» Job: Filter the items, copying each line that contains the string "inches".

» Given entries:
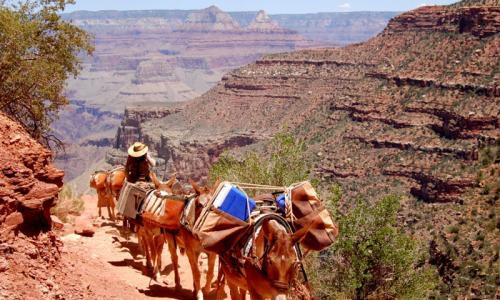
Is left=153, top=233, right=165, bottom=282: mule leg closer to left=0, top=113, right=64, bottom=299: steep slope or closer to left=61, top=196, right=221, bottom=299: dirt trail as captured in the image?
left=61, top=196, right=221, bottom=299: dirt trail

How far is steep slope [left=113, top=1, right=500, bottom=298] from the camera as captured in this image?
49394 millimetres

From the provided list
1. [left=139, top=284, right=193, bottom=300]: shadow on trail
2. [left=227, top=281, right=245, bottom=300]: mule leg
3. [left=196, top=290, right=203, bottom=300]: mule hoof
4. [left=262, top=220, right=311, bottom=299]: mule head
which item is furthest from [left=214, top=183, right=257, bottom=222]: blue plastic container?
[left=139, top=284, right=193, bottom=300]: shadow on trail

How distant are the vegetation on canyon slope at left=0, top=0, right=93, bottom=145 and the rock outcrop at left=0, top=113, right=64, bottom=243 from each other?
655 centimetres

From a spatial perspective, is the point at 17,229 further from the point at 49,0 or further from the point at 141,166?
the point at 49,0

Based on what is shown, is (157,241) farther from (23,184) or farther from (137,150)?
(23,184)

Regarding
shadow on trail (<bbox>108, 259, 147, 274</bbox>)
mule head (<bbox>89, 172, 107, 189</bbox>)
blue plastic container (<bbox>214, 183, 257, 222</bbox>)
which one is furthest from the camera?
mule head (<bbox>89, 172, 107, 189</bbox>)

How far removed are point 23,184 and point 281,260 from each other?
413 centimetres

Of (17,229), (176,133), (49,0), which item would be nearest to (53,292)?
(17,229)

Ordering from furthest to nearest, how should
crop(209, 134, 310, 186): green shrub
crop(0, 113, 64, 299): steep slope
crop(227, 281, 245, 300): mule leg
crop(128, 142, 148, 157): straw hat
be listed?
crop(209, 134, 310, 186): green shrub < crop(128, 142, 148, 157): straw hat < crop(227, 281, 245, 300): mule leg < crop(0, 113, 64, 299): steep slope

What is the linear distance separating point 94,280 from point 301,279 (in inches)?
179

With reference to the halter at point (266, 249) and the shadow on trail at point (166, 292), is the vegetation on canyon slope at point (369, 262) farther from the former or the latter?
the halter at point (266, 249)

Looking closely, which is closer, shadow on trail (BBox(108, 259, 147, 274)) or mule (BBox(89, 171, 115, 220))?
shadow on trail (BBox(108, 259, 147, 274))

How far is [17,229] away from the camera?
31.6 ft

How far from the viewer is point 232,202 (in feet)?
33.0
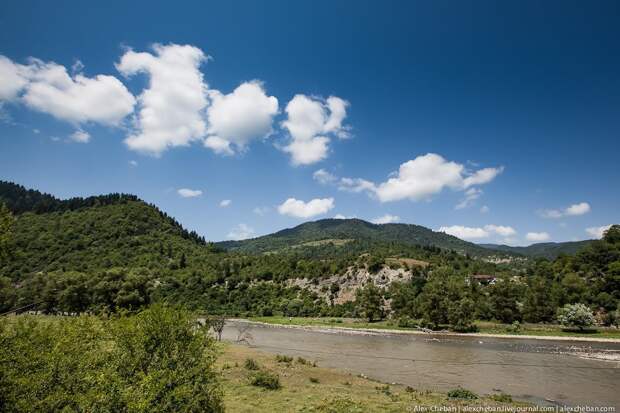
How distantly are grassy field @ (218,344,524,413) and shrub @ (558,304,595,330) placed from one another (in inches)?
==
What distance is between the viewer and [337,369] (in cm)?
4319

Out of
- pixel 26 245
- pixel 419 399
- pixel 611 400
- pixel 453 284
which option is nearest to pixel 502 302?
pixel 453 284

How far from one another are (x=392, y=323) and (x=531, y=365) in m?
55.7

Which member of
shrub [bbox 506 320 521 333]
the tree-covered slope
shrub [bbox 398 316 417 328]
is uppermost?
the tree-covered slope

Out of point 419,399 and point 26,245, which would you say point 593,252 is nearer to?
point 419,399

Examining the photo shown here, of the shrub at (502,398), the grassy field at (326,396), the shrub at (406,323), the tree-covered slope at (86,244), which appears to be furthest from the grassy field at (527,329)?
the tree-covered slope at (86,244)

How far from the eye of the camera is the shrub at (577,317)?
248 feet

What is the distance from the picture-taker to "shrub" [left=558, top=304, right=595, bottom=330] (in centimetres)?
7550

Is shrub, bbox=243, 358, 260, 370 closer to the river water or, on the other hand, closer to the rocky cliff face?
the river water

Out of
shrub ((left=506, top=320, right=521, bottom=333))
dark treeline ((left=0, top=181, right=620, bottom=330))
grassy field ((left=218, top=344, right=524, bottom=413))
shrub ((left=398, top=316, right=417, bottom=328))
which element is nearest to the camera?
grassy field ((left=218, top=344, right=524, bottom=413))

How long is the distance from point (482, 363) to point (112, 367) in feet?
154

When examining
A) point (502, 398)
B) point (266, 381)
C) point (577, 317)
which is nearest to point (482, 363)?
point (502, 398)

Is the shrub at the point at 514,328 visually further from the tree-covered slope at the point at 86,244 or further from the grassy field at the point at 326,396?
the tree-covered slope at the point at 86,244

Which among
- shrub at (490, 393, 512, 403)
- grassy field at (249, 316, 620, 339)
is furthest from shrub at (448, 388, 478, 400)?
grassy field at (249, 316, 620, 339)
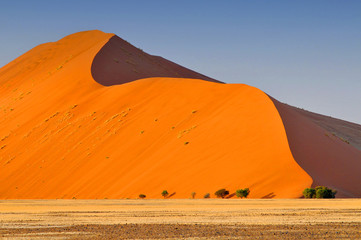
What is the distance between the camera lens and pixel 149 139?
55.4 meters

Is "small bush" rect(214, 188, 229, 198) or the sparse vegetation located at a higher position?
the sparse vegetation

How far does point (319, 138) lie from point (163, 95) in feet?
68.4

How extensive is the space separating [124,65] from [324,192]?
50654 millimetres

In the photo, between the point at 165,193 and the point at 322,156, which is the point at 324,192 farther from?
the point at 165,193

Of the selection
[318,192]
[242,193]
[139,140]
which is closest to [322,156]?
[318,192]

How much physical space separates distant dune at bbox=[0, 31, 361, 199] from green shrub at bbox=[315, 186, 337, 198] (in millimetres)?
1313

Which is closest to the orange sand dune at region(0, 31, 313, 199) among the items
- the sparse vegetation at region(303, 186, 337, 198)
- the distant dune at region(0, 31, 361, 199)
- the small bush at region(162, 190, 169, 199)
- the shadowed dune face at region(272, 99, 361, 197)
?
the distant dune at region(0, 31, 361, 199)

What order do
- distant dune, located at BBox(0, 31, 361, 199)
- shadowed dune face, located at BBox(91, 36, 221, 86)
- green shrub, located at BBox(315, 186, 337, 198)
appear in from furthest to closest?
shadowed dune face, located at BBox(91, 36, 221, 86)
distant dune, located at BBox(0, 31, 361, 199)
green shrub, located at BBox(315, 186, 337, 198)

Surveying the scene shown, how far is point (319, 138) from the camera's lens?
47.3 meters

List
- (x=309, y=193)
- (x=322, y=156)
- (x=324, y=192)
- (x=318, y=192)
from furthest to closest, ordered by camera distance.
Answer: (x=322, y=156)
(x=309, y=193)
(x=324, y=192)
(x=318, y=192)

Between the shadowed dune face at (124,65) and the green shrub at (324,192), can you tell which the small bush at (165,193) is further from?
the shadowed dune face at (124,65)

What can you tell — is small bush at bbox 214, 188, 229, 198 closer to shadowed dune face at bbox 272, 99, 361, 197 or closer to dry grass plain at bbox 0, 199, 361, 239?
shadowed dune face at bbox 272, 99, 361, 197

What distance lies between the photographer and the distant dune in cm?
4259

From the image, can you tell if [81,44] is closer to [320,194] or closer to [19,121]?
---
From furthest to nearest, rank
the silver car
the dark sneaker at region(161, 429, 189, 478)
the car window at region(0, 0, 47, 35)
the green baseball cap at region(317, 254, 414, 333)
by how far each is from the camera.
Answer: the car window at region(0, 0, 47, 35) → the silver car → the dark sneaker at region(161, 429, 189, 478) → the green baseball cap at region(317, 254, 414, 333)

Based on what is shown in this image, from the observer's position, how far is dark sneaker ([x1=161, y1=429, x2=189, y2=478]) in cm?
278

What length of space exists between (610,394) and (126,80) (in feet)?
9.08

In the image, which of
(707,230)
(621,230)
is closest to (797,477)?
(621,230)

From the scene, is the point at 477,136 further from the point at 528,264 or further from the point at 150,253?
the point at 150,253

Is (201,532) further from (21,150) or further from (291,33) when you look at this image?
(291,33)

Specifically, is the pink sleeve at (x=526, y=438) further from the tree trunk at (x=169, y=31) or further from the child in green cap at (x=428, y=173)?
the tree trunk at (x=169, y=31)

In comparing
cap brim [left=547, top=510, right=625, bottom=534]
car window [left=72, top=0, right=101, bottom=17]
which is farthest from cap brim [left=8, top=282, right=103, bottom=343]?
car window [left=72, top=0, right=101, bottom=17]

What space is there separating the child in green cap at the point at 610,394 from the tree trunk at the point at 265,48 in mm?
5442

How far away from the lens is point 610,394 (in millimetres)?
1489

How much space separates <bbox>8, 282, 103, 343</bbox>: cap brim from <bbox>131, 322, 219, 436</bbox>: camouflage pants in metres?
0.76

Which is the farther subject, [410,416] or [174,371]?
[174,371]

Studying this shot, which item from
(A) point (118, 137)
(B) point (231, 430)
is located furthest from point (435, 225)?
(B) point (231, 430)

» Result of the exercise:
What is the linear distance separating point 94,280 from point 301,279 (in inches)?
How distantly are grassy field @ (218,344,524,413) and shrub @ (558,304,595,330) placed from one another (in inches)?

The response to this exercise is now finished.